Communication between the processing system (PS) and the programmable logic (PL) is achieved through AXI Direct Memory Access (DMA). The PS will be in charge of fragmenting the audio file into different chunks. The chunks have a size of 1024 samples since the FFT IP works with that number of samples. Audio files with a sampling rate of 44.1 kHz have been chosen so that the size of each chunk corresponds to the selected duration of 23 ms. In addition, if the audio is in the stereo format it will be converted to mono to facilitate the hardware calculations. Once all the audio chunks are obtained, they will be sent by AXI DMA to the PL one by one, waiting to receive the output back by DMA before sending the next set of data. Finally, the data are interpreted by the PS.

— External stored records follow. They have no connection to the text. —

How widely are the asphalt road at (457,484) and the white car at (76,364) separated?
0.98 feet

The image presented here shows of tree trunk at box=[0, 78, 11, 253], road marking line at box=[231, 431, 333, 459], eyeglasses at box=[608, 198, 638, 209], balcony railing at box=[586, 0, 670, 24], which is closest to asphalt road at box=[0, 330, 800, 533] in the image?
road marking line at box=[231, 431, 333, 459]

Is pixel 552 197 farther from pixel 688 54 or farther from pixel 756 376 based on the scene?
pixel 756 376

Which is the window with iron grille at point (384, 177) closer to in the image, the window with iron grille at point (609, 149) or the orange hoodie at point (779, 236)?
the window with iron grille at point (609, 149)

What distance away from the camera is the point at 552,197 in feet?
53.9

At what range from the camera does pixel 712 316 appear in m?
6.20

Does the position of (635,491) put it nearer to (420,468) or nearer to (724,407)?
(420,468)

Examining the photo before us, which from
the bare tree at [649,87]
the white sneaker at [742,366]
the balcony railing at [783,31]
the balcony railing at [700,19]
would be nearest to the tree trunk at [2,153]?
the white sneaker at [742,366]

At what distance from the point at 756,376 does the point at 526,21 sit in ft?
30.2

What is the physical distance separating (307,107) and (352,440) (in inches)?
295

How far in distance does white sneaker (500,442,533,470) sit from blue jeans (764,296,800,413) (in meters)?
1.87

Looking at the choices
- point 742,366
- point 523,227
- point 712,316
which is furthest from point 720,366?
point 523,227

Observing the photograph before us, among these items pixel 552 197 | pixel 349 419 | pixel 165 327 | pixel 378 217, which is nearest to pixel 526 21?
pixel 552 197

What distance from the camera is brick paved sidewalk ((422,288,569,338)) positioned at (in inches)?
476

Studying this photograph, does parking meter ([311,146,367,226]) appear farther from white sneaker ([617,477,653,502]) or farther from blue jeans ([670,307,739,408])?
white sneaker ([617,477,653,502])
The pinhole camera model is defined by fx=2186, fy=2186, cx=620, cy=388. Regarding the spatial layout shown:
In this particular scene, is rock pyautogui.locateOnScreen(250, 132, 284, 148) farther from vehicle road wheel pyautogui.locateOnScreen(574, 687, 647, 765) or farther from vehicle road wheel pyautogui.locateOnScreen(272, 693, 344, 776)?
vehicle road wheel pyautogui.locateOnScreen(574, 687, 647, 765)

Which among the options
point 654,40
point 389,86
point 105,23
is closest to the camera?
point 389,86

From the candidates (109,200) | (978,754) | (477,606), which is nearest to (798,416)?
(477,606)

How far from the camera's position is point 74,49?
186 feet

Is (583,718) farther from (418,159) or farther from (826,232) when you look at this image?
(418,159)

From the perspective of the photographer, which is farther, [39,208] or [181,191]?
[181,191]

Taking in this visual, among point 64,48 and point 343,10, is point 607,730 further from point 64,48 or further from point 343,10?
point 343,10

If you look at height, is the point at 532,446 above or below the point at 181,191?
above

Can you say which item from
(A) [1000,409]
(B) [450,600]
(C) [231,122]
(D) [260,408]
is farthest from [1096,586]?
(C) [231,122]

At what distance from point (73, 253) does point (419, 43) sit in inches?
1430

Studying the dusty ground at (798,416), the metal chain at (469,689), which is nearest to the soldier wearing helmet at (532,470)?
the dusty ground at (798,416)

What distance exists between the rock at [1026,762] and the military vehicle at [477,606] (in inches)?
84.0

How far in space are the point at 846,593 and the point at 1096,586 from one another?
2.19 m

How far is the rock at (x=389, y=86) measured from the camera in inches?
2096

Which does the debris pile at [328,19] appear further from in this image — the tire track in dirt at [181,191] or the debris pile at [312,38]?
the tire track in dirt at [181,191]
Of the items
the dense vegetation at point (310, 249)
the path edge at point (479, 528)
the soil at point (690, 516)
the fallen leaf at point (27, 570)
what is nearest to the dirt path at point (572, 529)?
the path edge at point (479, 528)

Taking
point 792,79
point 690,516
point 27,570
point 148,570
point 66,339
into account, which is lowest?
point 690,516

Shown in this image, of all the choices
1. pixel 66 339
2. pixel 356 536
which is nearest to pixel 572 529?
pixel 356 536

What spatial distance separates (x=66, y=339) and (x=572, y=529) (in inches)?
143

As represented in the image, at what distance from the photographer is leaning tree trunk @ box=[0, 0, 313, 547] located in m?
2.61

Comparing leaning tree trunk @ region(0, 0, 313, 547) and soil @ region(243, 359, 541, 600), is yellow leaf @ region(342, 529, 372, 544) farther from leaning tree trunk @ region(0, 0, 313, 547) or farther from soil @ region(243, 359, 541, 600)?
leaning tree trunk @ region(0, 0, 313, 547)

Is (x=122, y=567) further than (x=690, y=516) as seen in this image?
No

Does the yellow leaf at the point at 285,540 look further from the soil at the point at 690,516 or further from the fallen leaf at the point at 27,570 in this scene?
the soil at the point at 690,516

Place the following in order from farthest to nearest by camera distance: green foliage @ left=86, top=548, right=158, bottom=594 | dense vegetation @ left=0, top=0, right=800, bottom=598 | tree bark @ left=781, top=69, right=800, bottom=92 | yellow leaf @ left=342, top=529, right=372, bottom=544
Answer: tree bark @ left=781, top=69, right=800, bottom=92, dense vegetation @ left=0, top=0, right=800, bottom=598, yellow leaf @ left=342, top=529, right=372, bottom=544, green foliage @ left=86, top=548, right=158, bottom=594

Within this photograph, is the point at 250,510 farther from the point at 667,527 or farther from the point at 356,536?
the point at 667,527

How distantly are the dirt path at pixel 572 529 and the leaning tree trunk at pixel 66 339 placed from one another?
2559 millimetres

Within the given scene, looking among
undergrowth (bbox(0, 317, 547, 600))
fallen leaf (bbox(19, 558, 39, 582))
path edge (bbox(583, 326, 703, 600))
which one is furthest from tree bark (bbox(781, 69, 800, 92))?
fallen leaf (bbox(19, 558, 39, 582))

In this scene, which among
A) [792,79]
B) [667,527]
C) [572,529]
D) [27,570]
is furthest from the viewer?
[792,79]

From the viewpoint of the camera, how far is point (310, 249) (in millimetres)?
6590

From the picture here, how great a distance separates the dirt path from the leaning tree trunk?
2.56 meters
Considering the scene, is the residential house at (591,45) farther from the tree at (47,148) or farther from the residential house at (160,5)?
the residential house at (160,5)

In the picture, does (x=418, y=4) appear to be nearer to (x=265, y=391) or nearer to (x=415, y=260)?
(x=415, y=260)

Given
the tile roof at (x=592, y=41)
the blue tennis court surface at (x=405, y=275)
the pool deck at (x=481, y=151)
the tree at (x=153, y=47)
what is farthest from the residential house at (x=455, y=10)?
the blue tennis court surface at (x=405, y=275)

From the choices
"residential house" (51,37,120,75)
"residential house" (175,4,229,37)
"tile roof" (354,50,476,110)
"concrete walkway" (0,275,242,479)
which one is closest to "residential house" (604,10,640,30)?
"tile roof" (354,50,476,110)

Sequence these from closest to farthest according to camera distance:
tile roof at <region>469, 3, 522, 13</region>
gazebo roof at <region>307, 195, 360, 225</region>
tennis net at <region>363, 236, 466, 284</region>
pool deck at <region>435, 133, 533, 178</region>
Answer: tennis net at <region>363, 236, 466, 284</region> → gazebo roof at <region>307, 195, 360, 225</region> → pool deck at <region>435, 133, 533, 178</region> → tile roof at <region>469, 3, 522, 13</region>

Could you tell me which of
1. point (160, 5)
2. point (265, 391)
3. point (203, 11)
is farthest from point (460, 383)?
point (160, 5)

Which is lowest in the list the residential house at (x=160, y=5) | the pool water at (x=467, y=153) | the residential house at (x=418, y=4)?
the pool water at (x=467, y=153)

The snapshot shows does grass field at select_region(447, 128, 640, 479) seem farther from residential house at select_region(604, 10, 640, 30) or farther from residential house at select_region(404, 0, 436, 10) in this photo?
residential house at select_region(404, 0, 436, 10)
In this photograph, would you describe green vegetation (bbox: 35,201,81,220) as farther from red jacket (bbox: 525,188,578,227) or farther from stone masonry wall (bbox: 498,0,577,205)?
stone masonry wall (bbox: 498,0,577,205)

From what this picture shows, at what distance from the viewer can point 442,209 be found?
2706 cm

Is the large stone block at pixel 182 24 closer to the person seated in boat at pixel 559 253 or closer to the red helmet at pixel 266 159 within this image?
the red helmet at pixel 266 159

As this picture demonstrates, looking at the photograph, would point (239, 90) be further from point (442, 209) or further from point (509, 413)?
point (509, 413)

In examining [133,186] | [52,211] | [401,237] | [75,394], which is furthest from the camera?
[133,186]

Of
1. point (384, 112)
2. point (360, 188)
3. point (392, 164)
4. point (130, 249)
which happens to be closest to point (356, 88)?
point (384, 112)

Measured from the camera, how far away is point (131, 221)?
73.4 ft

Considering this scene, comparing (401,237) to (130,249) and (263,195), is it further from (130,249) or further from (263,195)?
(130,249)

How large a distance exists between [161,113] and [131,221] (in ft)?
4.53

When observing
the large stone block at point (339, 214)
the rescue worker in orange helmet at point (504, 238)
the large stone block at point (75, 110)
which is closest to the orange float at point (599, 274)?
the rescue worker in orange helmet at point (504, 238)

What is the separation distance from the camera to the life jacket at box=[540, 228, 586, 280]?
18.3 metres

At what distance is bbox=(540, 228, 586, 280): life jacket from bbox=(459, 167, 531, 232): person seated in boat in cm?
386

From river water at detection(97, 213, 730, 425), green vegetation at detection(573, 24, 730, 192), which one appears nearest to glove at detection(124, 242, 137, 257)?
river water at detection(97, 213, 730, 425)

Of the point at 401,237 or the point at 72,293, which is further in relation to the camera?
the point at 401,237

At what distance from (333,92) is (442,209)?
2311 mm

Figure 4 represents the hardware design in Vivado, composed of three main blocks. The Zynq Processing System represents the microprocessor. The AXI DMA IP provides direct access between memory and target peripherals with AXI-Stream inputs. In our design, this block has two functions, converting the input data coming from the microprocessor from AXI to AXI-Stream format to connect it to the input of the FFT block and the reverse process of converting AXI-Stream data from the output of the block to AXI format to be sent back to the microprocessor. The data sending in both cases is done through a High Performance (HP) port. Finally, the Fast Fourier Transform block performs the calculation of the different FFTs.

In order to assess the portability of our implementation, we carried out tests by using synthetic audio files of different lengths so that we can check our design operates at reasonable processing times. To this end, we generate audio files varying from 50 ms to 10 s and test the rate the data were transferred to the board. The results indicated that the processing time is proportional to the data.

6 Conclusion

In this work, we have tested the capabilities of FPGAs in the acceleration of artificial intelligence applications, specifically focused on convolutional neural networks for urban sound classification. By using the Xilinx tools, it has been possible to create a hardware neural network model capable of performing the inference process more efficiently in comparison with microprocessor-based systems. In addition, it has been proven that the quantization process of the model does not produce a significant degradation in the percentage of accuracy of the network, even being able to increase it slightly. For development boards that do not have enough resources to implement and deploy these hardware models, it has been proposed to accelerate the extraction of spectrograms using FPGAs. In this way, two different approaches have demonstrated to take advantage of the potential that these devices have when working in the field of artificial intelligence.